# Thread: Proving a function is continuous using uniform convergence

1. ## Proving a function is continuous using uniform convergence

On the domain $\displaystyle [-1,1)$, is $\displaystyle \sum_{n=1}^{\infty}\frac{1}{n}x^{n}$ continuous?

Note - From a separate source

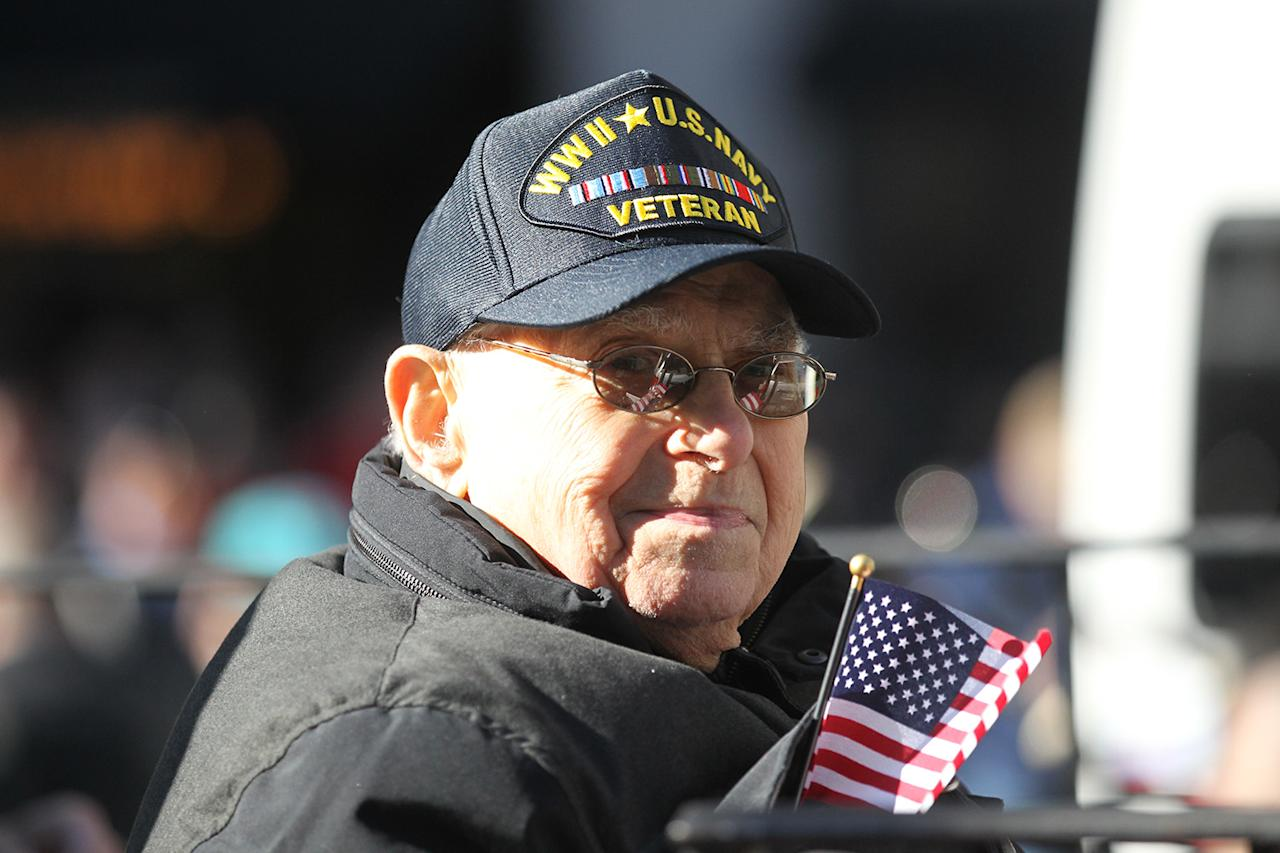 <p>A veteran smiles, waving a flag, on board a float moving up Fifth Avenue during the Veterans Day parade in New York City on Nov. 11, 2018. (Photo: Gordon Donovan/Yahoo News) </p>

If we let $\displaystyle f_{k}(x) = \sum_{n=1}^{k}\frac{1}{n}x^{n}$, then it is clear that for all $\displaystyle k\in \mathbb{N}$, $\displaystyle f_{k}(x)$ is continuous, so now it will suffice to show that $\displaystyle f_{k}(x)$ uniformly converges to $\displaystyle f(x)$ for $\displaystyle x\in [-1,1)$. So for any $\displaystyle \epsilon > 0$, there exists $\displaystyle N$ such that if $\displaystyle n>N$, then $\displaystyle |f_{k}(x) - f(x)| < \epsilon$.

This is where I am running into some trouble because $\displaystyle |f_{k}(x) - f(x)| = \sum_{n=k}^{\infty}\frac{1}{n}x^{n}$. After this point I am not exactly sure where to proceed. I have a hunch that the fact that $\displaystyle f(x)$ converges on that domain will come into play, but I am not sure. Thanks.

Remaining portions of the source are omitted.